Task requirements:
In the entries below, find the line containing "Taking the stone". Copy it and all lines after it, exactly, through the end.

(Visual spatial reasoning items)
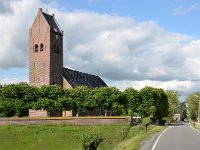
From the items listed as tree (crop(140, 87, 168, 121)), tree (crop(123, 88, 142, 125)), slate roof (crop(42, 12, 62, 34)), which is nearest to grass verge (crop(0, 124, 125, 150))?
tree (crop(123, 88, 142, 125))

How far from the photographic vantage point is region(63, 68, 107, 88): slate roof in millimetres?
103062

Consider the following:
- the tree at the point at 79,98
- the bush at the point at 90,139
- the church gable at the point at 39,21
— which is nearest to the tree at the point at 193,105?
the church gable at the point at 39,21

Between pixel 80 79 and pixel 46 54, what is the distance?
49.2 feet

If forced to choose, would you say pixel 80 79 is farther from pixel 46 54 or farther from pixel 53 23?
pixel 53 23

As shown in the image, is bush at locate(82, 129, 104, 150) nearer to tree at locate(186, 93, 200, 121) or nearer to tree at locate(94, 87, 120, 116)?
tree at locate(94, 87, 120, 116)

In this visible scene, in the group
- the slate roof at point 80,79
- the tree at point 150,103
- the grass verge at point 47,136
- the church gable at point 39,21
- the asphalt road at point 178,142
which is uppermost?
the church gable at point 39,21

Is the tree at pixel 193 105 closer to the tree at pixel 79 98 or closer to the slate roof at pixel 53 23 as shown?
the slate roof at pixel 53 23

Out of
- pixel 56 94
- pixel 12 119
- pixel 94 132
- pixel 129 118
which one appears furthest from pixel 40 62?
pixel 94 132

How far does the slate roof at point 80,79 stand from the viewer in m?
103

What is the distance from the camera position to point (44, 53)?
98625 millimetres

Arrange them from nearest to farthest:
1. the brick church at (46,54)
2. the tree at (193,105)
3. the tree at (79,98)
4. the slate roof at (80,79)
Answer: the tree at (79,98) < the brick church at (46,54) < the slate roof at (80,79) < the tree at (193,105)

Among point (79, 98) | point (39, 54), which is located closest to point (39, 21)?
point (39, 54)

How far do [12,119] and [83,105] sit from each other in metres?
13.5

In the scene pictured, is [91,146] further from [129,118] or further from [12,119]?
[12,119]
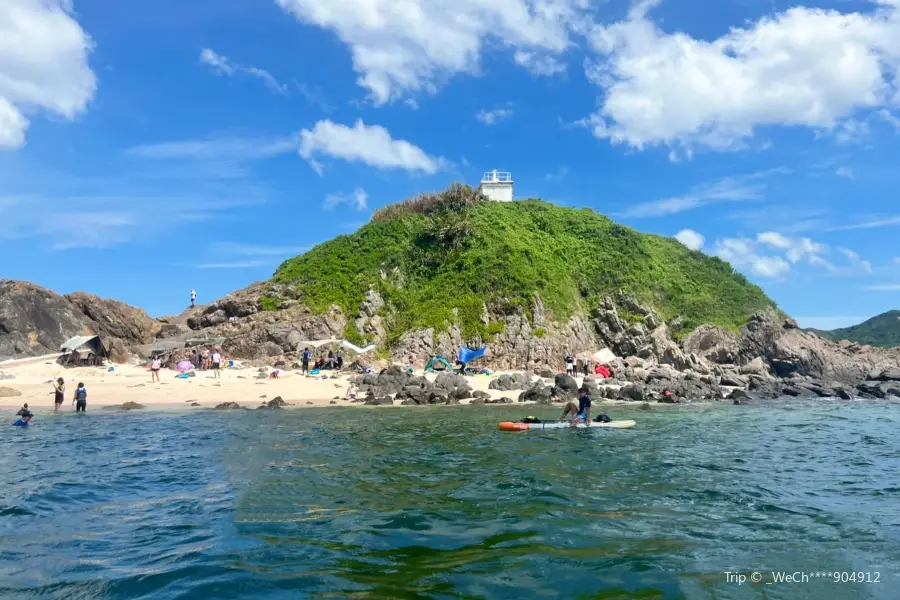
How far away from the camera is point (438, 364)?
40750mm

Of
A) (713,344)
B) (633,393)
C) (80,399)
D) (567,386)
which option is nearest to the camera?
(80,399)

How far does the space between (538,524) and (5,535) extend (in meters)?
8.67

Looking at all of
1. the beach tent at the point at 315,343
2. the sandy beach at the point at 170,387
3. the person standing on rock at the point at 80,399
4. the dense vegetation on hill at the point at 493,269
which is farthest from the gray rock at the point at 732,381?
the person standing on rock at the point at 80,399

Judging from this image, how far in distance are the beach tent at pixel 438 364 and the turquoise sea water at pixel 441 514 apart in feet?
61.1

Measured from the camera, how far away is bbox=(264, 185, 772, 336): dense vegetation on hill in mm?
45938

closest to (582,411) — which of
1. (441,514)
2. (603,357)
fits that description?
(441,514)

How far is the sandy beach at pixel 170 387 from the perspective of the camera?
2852 cm

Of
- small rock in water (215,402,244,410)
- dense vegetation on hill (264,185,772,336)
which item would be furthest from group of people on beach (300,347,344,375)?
small rock in water (215,402,244,410)

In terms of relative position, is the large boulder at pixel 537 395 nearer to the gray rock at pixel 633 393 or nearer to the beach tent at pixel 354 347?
the gray rock at pixel 633 393

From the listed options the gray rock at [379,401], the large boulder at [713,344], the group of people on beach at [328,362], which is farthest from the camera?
the large boulder at [713,344]

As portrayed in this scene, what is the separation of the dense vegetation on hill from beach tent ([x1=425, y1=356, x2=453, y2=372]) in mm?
4086

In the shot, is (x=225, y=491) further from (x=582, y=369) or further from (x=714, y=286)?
(x=714, y=286)

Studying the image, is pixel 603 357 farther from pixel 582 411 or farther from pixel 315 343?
pixel 582 411

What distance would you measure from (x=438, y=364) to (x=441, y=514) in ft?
98.6
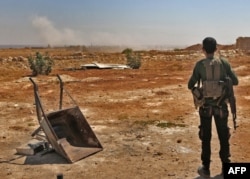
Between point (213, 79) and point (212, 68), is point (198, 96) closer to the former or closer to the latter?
point (213, 79)

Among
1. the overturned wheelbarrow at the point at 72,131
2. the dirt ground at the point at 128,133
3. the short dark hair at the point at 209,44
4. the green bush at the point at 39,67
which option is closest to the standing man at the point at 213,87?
the short dark hair at the point at 209,44

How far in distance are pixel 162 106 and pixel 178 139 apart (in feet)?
12.7

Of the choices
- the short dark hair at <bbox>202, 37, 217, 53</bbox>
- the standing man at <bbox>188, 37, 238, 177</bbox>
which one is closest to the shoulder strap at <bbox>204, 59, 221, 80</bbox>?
the standing man at <bbox>188, 37, 238, 177</bbox>

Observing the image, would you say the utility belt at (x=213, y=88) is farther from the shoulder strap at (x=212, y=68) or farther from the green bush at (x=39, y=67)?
the green bush at (x=39, y=67)

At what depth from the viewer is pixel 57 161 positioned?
6.63 meters

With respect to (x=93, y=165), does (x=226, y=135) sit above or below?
above

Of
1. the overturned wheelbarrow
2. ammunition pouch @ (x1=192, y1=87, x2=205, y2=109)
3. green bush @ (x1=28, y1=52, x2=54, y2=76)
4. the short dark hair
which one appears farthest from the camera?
green bush @ (x1=28, y1=52, x2=54, y2=76)

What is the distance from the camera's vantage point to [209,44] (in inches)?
204

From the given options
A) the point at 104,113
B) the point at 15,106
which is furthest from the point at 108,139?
the point at 15,106

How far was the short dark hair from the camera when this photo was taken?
5.16 meters

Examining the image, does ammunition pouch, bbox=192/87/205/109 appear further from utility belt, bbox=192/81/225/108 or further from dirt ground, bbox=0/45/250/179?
dirt ground, bbox=0/45/250/179

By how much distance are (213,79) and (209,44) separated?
481mm

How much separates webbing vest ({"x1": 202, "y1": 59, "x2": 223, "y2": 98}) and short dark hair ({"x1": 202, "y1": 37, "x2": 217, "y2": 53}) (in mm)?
151

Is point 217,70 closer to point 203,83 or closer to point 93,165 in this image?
point 203,83
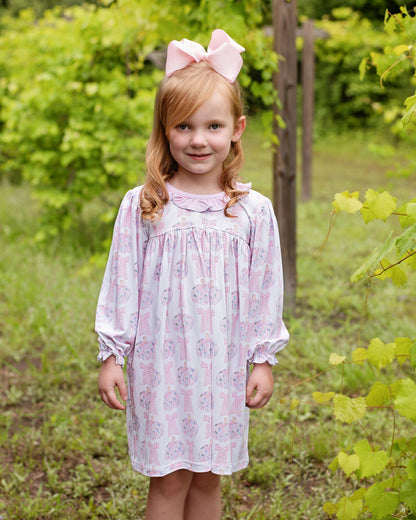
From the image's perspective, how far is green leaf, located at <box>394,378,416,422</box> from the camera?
51.2 inches

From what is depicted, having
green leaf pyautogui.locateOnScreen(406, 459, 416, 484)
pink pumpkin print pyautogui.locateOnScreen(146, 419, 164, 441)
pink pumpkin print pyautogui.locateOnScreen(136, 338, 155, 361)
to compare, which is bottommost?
pink pumpkin print pyautogui.locateOnScreen(146, 419, 164, 441)

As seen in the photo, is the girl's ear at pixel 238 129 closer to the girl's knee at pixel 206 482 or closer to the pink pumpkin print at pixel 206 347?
the pink pumpkin print at pixel 206 347

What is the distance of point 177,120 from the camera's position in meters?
1.63

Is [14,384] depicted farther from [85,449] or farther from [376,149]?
[376,149]

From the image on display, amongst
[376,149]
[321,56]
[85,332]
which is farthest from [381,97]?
[85,332]

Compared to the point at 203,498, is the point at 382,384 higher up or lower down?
higher up

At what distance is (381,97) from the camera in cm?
1480

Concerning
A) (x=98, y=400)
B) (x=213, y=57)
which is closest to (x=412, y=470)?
(x=213, y=57)

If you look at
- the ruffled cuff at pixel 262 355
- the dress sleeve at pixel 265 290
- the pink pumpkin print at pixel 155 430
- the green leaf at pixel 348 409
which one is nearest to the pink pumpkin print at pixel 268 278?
the dress sleeve at pixel 265 290

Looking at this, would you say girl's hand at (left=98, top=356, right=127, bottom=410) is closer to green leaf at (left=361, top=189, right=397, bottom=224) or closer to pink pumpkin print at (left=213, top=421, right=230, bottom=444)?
pink pumpkin print at (left=213, top=421, right=230, bottom=444)

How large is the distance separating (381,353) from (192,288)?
526 millimetres

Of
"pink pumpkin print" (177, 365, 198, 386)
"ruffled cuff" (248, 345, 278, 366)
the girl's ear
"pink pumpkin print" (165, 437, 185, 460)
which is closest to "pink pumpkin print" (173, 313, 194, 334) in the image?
"pink pumpkin print" (177, 365, 198, 386)

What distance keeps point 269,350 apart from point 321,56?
46.0 feet

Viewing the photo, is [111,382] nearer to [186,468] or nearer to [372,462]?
[186,468]
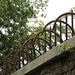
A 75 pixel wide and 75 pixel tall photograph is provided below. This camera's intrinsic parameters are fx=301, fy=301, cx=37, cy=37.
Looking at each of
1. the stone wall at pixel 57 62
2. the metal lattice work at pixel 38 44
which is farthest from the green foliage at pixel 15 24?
the stone wall at pixel 57 62

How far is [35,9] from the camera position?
60.8 feet

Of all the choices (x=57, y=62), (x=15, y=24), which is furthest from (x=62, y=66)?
(x=15, y=24)

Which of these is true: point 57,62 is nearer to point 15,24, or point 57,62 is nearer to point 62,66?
point 62,66

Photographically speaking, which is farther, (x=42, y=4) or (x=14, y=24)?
(x=42, y=4)

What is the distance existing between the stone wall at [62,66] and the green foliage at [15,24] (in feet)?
31.6

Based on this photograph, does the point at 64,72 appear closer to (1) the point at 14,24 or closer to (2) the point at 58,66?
(2) the point at 58,66

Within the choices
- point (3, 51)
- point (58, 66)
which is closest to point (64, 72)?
point (58, 66)

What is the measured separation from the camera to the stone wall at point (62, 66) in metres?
5.83

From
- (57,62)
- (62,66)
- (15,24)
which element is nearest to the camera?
(62,66)

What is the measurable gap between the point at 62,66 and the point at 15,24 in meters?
11.1

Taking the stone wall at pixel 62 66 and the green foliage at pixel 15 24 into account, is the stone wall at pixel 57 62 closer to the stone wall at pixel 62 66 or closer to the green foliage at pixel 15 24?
the stone wall at pixel 62 66

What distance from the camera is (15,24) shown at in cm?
1703

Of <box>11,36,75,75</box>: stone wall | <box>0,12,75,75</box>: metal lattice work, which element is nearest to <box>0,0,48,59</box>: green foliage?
<box>0,12,75,75</box>: metal lattice work

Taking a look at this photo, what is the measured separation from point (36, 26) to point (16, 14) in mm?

Solved problem:
Taking the stone wall at pixel 62 66 and the green foliage at pixel 15 24 into account, is the stone wall at pixel 57 62 closer to the stone wall at pixel 62 66 or closer to the green foliage at pixel 15 24?
the stone wall at pixel 62 66

What distance from the camera is (15,24) shown at in cm?
1703

Of <box>11,36,75,75</box>: stone wall | <box>0,12,75,75</box>: metal lattice work, which element is nearest to <box>0,0,48,59</box>: green foliage?
<box>0,12,75,75</box>: metal lattice work

Taking a look at this photo, what is the measured separation from point (36, 26) to point (16, 14) in mm?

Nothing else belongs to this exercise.